When you reach the line containing "genus: Oryctolagus" in the records below, start copying exactly, and stop once you have copied the line containing "scientific name: Mazama temama".

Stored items
┄┄┄┄┄┄┄┄┄┄┄┄┄┄┄┄┄┄┄┄
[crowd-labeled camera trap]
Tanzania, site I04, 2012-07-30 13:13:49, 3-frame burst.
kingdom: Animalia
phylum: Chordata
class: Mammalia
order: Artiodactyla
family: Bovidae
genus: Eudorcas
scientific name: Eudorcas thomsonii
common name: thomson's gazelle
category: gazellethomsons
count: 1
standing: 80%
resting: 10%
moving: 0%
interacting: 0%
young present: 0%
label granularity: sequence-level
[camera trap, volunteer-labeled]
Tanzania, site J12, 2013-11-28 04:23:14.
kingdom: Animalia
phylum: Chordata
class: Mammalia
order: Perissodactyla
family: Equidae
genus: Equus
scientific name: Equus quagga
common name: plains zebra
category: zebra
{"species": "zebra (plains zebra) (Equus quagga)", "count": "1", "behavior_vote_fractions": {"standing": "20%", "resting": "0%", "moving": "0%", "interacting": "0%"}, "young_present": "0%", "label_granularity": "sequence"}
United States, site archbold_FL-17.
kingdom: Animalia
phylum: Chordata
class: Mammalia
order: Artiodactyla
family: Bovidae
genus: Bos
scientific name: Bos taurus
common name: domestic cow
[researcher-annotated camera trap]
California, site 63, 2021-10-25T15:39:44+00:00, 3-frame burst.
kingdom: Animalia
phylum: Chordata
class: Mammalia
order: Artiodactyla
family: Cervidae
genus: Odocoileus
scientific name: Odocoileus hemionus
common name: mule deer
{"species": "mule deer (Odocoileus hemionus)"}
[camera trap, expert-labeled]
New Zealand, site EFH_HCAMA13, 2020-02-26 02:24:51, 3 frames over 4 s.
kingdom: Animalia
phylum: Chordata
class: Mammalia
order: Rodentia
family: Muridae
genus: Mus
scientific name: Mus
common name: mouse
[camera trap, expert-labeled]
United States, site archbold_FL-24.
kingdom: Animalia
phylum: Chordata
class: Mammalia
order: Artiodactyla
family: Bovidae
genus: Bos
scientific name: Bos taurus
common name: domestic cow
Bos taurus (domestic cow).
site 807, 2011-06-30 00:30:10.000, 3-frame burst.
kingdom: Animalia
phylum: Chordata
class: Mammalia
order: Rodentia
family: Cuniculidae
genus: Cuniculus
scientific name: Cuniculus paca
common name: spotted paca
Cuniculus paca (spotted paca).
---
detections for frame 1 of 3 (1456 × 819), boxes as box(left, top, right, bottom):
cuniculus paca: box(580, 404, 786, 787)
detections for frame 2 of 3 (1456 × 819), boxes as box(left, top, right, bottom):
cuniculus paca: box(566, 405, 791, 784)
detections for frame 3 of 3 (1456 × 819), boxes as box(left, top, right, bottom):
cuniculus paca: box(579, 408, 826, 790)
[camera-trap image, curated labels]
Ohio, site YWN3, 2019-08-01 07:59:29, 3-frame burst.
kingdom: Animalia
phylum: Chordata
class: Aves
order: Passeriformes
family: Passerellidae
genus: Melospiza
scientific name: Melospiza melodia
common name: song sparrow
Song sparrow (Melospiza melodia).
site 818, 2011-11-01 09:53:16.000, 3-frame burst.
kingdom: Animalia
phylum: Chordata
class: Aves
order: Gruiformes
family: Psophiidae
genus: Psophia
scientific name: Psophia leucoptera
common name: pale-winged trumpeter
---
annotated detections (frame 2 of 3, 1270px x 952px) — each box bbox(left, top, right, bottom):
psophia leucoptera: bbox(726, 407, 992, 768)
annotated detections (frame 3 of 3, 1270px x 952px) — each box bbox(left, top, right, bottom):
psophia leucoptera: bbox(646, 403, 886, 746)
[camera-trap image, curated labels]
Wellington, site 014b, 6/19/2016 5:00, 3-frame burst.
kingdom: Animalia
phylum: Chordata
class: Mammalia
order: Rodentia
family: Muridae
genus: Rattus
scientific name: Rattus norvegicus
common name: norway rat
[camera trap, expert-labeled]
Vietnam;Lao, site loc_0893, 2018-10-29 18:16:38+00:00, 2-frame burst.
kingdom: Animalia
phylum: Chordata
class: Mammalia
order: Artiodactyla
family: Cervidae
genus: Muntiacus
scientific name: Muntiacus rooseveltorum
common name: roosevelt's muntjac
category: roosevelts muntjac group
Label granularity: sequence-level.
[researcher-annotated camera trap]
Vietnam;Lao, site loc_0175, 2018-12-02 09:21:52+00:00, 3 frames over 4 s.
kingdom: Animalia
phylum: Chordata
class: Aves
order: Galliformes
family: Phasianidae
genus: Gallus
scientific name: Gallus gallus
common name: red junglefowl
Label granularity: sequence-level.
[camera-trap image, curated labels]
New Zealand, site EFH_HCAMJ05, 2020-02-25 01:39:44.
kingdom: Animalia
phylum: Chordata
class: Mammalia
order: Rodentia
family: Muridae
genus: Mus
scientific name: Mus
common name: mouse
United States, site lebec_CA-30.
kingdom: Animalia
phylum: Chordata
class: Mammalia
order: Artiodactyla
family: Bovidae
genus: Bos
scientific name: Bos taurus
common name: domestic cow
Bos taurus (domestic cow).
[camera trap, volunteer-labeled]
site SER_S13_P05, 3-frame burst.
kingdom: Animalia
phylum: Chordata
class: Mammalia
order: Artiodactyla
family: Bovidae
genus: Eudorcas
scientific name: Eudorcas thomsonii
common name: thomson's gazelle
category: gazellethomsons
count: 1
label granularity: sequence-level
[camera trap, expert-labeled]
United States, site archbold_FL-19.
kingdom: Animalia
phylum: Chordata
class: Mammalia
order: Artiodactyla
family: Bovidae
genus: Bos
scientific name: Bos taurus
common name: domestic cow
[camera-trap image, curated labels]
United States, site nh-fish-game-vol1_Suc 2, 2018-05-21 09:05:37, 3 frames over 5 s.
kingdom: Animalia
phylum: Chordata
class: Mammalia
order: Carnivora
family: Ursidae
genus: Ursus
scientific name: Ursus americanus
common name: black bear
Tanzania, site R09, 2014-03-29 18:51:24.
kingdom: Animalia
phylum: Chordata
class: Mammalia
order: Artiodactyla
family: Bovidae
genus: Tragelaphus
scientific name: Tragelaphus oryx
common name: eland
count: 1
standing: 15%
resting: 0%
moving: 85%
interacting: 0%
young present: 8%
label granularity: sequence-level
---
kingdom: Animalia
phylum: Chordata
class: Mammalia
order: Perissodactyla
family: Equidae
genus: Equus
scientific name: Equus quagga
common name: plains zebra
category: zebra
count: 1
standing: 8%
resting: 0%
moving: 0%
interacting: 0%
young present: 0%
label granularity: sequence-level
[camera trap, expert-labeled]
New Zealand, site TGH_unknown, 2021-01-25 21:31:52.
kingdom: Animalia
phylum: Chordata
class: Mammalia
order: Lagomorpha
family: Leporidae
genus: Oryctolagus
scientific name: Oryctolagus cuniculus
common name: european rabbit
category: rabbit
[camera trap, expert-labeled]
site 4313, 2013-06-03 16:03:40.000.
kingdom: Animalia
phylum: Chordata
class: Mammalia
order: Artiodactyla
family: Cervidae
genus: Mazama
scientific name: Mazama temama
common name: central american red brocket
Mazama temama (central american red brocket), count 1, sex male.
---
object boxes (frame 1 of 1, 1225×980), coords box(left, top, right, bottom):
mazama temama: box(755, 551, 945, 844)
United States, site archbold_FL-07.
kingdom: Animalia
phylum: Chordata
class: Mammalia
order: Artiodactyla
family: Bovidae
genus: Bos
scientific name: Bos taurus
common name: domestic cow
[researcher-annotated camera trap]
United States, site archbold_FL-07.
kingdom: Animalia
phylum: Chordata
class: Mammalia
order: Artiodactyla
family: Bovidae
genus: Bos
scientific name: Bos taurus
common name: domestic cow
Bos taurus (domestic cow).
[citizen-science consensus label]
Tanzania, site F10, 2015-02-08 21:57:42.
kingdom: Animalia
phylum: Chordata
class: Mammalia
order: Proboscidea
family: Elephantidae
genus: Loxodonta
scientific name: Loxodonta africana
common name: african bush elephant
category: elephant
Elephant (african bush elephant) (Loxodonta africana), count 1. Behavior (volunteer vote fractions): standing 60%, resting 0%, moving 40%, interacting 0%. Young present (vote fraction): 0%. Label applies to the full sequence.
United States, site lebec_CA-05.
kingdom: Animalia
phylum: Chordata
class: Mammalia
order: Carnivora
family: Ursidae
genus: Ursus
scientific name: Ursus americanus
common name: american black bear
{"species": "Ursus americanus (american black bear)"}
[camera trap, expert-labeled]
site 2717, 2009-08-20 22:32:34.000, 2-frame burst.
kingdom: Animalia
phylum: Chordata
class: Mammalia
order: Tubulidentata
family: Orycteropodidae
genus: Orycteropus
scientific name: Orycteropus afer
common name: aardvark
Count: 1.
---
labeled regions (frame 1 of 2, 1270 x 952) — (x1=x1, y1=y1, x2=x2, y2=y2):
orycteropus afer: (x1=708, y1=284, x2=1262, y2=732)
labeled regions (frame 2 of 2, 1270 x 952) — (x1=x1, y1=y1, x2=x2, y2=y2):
┄┄┄┄┄┄┄┄┄┄┄┄┄┄┄┄┄┄┄┄
▸ **SOLUTION FOR THIS EXERCISE**
genus: Oryctolagus
scientific name: Oryctolagus cuniculus
common name: european rabbit
category: rabbit
[camera trap, expert-labeled]
site 4313, 2013-06-03 16:03:40.000.
kingdom: Animalia
phylum: Chordata
class: Mammalia
order: Artiodactyla
family: Cervidae
genus: Mazama
scientific name: Mazama temama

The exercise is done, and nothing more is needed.